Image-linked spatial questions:
[Start]

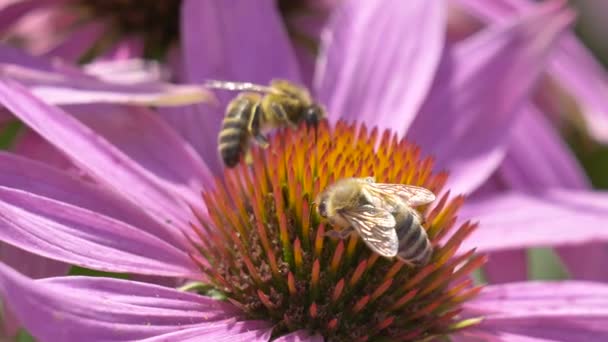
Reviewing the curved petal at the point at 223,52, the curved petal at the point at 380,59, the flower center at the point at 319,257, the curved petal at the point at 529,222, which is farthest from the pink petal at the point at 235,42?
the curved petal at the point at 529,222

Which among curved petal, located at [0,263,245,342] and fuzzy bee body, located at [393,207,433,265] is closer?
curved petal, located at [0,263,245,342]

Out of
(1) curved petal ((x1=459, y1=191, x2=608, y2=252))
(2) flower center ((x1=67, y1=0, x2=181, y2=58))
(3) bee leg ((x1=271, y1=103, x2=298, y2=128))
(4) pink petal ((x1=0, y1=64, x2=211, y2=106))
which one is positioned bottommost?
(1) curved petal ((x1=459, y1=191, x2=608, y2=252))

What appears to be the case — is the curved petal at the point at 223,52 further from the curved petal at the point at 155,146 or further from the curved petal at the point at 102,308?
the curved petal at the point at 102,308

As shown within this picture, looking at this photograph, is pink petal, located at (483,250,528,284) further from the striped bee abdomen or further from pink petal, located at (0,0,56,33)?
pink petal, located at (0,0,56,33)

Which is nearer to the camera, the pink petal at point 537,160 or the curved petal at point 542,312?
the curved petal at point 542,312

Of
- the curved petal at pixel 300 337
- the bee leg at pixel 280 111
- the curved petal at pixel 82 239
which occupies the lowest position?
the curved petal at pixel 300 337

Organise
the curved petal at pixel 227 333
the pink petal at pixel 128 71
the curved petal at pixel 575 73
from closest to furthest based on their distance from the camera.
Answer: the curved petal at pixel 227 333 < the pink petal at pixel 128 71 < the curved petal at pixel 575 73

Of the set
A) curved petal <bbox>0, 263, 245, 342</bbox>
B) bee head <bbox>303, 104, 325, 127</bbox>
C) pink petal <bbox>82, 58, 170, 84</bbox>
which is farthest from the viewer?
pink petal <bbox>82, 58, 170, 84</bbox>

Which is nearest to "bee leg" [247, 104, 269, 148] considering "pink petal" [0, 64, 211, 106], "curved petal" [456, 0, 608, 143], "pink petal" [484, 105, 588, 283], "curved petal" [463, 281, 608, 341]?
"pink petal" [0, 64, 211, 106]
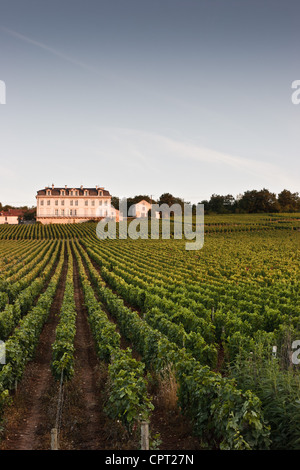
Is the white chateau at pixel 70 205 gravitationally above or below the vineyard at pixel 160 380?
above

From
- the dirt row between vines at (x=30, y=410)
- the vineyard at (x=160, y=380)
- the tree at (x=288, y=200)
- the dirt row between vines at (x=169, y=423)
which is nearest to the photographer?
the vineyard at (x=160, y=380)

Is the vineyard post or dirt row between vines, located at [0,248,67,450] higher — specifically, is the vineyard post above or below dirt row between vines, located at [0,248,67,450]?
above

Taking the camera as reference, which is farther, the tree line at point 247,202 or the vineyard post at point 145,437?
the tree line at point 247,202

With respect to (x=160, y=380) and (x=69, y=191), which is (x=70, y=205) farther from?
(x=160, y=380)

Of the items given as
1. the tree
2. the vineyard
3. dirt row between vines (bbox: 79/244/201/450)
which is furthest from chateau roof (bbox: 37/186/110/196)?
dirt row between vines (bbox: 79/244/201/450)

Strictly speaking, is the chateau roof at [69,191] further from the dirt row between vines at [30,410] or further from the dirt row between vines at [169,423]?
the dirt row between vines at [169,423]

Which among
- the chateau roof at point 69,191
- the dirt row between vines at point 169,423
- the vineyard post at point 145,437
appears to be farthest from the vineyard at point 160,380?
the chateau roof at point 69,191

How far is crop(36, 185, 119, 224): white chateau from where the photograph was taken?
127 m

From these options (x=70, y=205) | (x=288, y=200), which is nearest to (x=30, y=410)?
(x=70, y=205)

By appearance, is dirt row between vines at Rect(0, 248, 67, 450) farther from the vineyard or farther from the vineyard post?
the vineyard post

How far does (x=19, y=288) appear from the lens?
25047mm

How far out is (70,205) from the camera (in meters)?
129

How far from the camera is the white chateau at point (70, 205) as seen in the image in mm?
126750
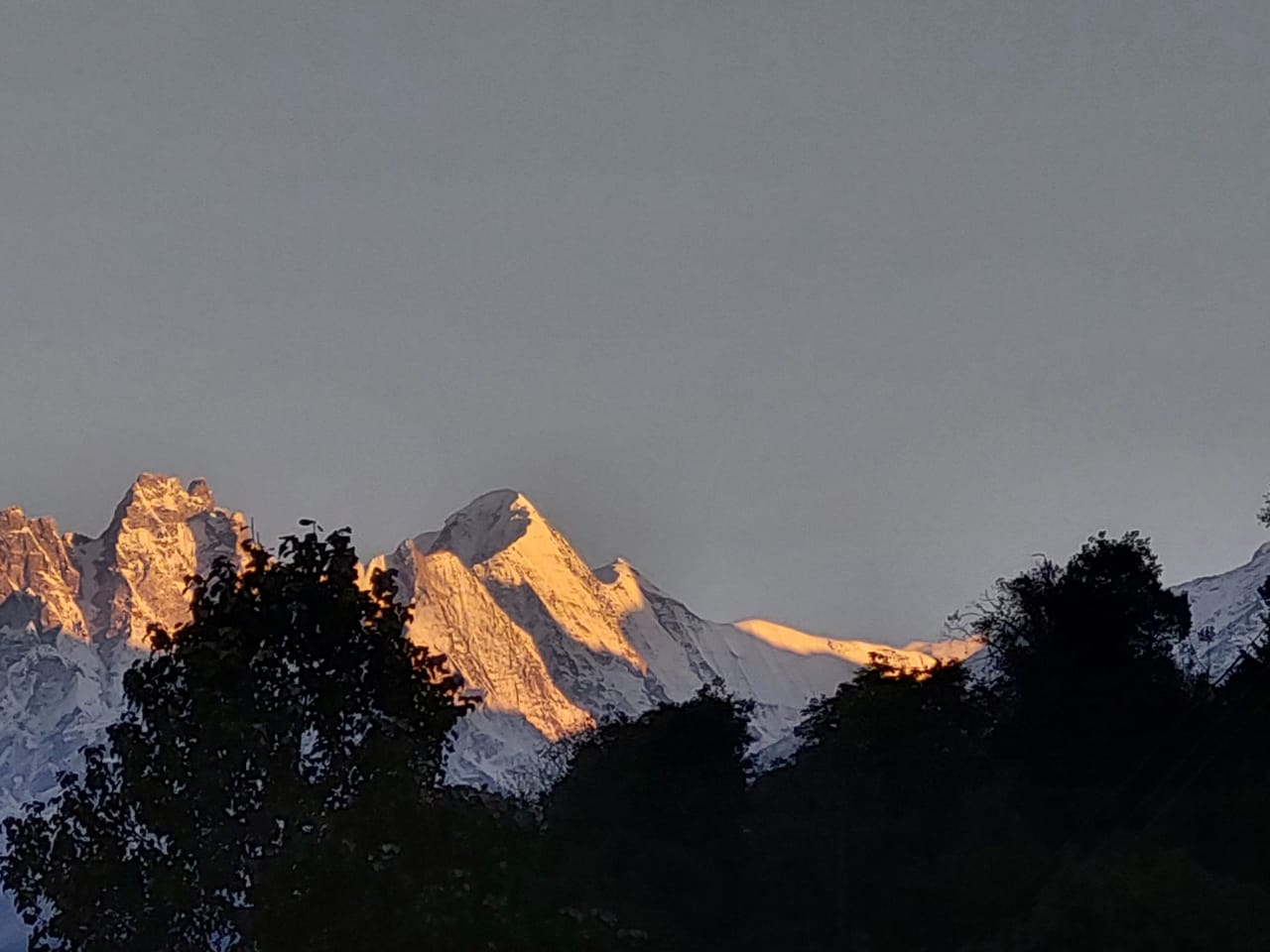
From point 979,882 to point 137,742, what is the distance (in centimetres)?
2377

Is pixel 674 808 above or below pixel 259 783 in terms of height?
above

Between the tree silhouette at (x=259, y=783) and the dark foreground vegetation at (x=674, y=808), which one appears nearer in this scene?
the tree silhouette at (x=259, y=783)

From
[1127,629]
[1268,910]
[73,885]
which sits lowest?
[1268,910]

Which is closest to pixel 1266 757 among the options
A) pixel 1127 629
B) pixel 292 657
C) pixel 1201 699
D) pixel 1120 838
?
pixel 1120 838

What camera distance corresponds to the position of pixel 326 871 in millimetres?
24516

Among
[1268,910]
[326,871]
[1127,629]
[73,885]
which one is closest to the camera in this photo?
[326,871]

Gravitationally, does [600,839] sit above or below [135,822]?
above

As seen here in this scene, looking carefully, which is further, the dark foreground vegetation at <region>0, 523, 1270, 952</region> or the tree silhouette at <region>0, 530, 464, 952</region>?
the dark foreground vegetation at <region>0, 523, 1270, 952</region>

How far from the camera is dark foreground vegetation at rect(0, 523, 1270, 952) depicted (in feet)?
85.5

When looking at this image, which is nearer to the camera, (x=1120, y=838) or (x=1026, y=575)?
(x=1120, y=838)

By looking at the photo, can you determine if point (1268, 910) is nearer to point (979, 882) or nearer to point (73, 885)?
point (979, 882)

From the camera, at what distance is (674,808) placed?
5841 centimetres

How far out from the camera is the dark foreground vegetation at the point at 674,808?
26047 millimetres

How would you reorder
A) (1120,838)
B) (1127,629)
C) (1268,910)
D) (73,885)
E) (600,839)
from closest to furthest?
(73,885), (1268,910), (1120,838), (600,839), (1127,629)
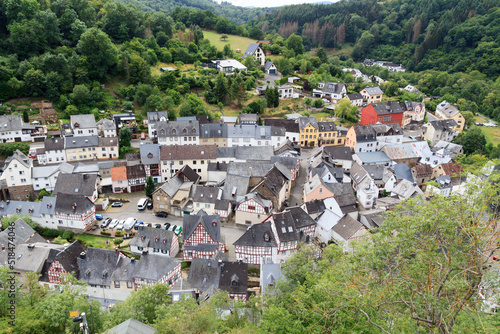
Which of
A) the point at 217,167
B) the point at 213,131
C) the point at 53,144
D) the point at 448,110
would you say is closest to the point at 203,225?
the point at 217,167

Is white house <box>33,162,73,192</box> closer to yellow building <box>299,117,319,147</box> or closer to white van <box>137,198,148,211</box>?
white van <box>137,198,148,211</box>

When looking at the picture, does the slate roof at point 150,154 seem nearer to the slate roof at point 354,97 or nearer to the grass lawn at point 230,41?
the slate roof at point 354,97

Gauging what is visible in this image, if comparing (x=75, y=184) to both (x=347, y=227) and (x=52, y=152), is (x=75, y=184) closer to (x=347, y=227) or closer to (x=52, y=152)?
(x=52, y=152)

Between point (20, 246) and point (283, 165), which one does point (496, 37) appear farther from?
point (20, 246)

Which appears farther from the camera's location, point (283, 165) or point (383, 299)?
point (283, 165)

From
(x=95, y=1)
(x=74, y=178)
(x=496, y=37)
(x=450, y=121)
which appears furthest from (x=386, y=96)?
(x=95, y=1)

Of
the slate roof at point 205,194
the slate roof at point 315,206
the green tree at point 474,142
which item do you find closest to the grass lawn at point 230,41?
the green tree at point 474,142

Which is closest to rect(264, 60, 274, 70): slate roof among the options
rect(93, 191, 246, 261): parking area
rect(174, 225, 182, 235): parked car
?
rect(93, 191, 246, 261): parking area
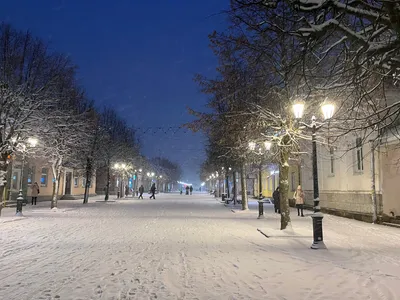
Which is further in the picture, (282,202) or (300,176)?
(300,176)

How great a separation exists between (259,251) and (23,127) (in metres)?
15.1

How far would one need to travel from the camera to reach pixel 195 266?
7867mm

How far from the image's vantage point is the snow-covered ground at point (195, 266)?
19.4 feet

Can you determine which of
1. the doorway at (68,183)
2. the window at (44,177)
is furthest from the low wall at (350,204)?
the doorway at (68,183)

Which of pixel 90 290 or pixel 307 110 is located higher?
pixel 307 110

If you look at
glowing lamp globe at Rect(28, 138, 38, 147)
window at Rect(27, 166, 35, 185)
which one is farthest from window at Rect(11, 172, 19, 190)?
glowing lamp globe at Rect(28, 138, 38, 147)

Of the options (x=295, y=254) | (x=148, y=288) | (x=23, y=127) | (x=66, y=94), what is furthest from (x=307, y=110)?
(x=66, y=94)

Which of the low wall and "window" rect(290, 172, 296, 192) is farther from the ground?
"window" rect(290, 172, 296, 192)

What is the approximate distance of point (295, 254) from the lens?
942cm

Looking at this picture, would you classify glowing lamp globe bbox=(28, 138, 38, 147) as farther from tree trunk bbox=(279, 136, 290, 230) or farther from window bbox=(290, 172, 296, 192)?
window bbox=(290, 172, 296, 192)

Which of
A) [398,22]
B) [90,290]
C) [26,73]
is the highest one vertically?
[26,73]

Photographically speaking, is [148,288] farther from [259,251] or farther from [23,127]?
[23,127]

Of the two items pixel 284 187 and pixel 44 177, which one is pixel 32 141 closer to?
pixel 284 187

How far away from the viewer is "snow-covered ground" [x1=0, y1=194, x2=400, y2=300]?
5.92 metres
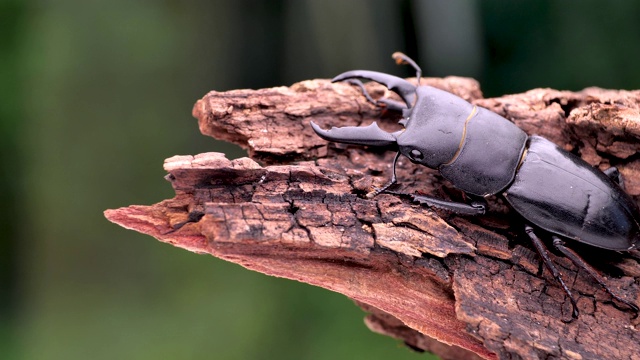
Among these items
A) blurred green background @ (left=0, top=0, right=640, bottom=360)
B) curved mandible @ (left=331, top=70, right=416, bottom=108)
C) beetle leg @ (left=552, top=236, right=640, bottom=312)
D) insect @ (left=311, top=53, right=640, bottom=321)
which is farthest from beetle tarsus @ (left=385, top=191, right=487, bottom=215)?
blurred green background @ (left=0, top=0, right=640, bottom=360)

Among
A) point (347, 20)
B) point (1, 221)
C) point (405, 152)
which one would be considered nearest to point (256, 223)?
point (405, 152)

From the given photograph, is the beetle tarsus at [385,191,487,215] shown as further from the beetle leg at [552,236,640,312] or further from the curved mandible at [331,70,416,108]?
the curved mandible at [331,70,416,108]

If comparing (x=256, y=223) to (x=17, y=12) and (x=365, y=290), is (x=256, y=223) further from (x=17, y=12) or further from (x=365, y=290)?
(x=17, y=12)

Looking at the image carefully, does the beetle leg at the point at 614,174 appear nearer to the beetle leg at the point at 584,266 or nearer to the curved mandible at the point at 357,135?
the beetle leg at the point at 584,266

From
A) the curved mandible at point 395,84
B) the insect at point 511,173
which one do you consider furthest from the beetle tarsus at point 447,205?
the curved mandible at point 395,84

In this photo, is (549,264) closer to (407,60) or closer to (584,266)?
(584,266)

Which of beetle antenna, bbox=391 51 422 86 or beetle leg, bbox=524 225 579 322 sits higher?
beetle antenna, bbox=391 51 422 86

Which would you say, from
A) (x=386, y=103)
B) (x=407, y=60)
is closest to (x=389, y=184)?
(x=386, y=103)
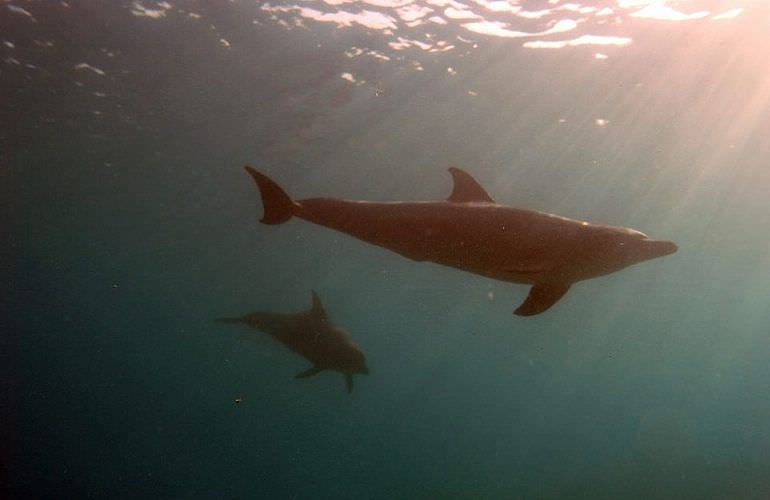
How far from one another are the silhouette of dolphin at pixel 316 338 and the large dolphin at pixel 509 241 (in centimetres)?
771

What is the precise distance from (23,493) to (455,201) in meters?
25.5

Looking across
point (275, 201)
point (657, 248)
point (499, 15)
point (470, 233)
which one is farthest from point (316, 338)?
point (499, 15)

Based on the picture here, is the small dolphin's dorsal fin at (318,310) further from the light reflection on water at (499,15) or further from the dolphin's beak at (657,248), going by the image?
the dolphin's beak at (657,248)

[End]

**PROBLEM DETAILS:** Edit the lines from the start through the line containing "Answer: the curved", replacing "bee leg" with "bee wing" and keeping everything else the same. Leave the pictures out.

**COMPLETE RESPONSE:**
Reviewing the curved petal at the point at 223,52, the curved petal at the point at 380,59, the flower center at the point at 319,257, the curved petal at the point at 529,222, which is farthest from the pink petal at the point at 235,42?
the curved petal at the point at 529,222

Which among curved petal, located at [0,263,245,342] and fuzzy bee body, located at [393,207,433,265] is closer?
curved petal, located at [0,263,245,342]

Out of
(1) curved petal ((x1=459, y1=191, x2=608, y2=252))
(2) flower center ((x1=67, y1=0, x2=181, y2=58))
(3) bee wing ((x1=271, y1=103, x2=298, y2=128))
(4) pink petal ((x1=0, y1=64, x2=211, y2=106))
which one is positioned bottommost?
(1) curved petal ((x1=459, y1=191, x2=608, y2=252))

What appears to be the case — is the curved petal at the point at 223,52 further from the curved petal at the point at 155,146 or further from the curved petal at the point at 102,308?
the curved petal at the point at 102,308

As shown within this picture, looking at this photograph, is pink petal, located at (483,250,528,284) further from the striped bee abdomen or further from pink petal, located at (0,0,56,33)?
pink petal, located at (0,0,56,33)

Which is nearer to the camera, the pink petal at point 537,160 or the curved petal at point 542,312?
the curved petal at point 542,312

Of
- the curved petal at pixel 300 337
- the bee wing at pixel 280 111
- the curved petal at pixel 82 239
which occupies the lowest position?
the curved petal at pixel 300 337

Organise
the curved petal at pixel 227 333
the pink petal at pixel 128 71
the curved petal at pixel 575 73
from closest to furthest based on their distance from the camera.
Answer: the curved petal at pixel 227 333 < the pink petal at pixel 128 71 < the curved petal at pixel 575 73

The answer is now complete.